### WHAT YOU SHOULD DO
Extend the news report on the Texas attorneys' tobacco fee request, picking up right after its final sentence.

━━━ TEXT TO READ ━━━

Plaintiffs Attorneys for Texas Request
$25 Billion Fee Award in Tobacco Case

By SUEIN L. HWANG
Staff Reporter of THE WALL STREET JOURNAL

Plaintiffs attorneys for the state of Texas, who won a large settlement from
the tobacco industry last summer, have requested that an arbitration panel
award them $25 billion in legal fees.

In a closed-door meeting Saturday in New York, people who were present
say, the Texas attorneys presented formulas to support their case that the
five law firms that represented the state should be paid nearly 10 times the
$2.6 billion they had asked for just last month.

The three-member arbitration panel, which is considering legal-fee awards
for big tobacco-case settlements in Texas, Mississippi and Florida, is
scheduled to rule Thursday. They will decide how to divide legal fees in the
state cases, which sought to recover the public-health costs of treating
smoking-related illnesses.

━━━ MATERIAL PROVIDED ━━━

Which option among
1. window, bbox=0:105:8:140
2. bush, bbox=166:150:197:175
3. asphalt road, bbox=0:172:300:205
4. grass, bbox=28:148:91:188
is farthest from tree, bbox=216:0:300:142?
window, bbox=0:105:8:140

━━━

### TASK OUTPUT
In the Texas settlement, the tobacco industry has initially agreed to pay
$17.3 billion over the next 25 years. But the lawyers, meeting with
arbitrators who are set to finalize fee awards, pointed out that payments will
extend beyond just a quarter century, in perpetuity, in fact, and that the total
settlement is valued closer to $100 billion, adjusted for inflation and other
factors. As such, they argued that their cut ought to be 25% over the next
50 years, or $25 billion.

The lawyers representing the state of Texas are Walter Umphrey, Harold
Nix, John O'Quinn, Wayne Reaud and John Eddie Williams. None could be
reached for comment late Monday.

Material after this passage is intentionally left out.